§ **SOURCE TEXT**
.....
Reorganization, Killeen Machine, etc.

William_T_Powers4 · January 24, 1996, 6:18pm

[From Bill Powers (960124.1000 MST)]

Bruce Abbott (960123.1305 EST) --

I thought that the preferred descriptor for behavioral output was
_action_, not act.

My goal is always to pick words that indicate exactly what part of the
control process I am talking about. As Rick Marken pointed out, "Act" is
defined in the dictionary so it refers both to the output action and to
its result. "Behavior" has a similar problem. These ambiguities lead to
difficulties when we notice that actions have more than one consequence
at a time, and that the same event can be a consequence of different
prior events. If I back my car through the closed garage door, breaking
the door would qualify as an "act" or a "behavior" under many
definitions of these terms. Yet if the same consequence occurred for
some reason other than my operation of the car, it would no longer be
called an "act" or a "behavior" of mine -- for example, if the car had
been left in reverse by someone else or the accelerator pedal stuck. PCT
gives us a way to speak of _intended_ consequences and separating them
from unintended ones; it also distinguishes actions from the
consequences they affect. Even more important, it shows us how
disturbances, or independent causes, get into the picture and it unlinks
specific acts from specific consequences. We can see that learning to
produce a specific consequence is not the same as learning to produce a
specific action.

Language developed before control theory; it's not surprising that
normal usage of common terms fails to make distinctions that we now know
are important.

···

-------------------------
RE: incentives

The common view of an incentive is that it has some special power over
behavior. When a manager offers an incentive of higher pay for more
work, the naive expectation might be that more work should result. This
misconception is maintained by the fact that many people already want
more money than they are getting, so when the manager supplies a means
for getting it (doing more work) the people will take advantage of this
opportunity and work more, thus increasing their pay. Farmers, on the
other hand, are sometimes offered incentives for doing less work; in
this case, many of them take advantage of the opportunity to get the
payments by producing less work. But not all wage-earners or farmers
will behave this way.

Samuelson, in one edition of his big text on economics, footnoted the
"anomalous" fact that certain primitive people, when given a raise in
pay in the effort to get them to build roads faster, worked even fewer
hours than before. They were already getting as much pay as they wanted.
What makes something an incentive is that (a) you want it, (b) you are
getting less of it than you want, (c) a means of acting is available
(and within your abilities) which will increase the amount you are
getting, and (4) the means itself does not make your life worse in some
other regard, or overall.
.....
§ **AVAILABLE DATA**
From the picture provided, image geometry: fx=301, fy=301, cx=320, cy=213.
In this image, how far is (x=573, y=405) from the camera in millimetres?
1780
.....
§ **OBJECTIVE**
Continue the forum post on actions and incentives, picking up right after its last sentence.

§ **ANSWER TO THE PROBLEM**
It is always the organism that determines whether any given input will
give the appearance of being an incentive -- of causing a behavior that
the giver wants to see. But this appearance can be maintained only as
long as it is the organism's own actions that produce the incentive; the
incentive-giver does not actually provide any incentives directly, but
arranges the environment so that certain acts will automatically produce
the incentives. If, indeed, the incentive-giver does directly provide
the incentive, the result will be a decrease in any behavior that was
formerly producing it, not the desired increase. Welfare reformers,
please note.

Killeen and others are quite mistaken in thinking that for each
incentive given, there are so many seconds of responding that result. To
disprove this notion, all you have to do is start giving extra
incentives by arbitrarily adding them to the ones being produced by
behavior. If the incentives themselves were the cause of behavior, more
behavior should result. In fact, less behavior will result. This can't
be predicted from any organism function in which output rises when input
rises -- but it can be predicted from a PCT model in which an increase
in input reduces error (or creates an opposite error) and thus reduces
action.

Try this with any control model you have running. Just add more of the
controlled variable periodically and independently of the behavior. The
behavior will decrease.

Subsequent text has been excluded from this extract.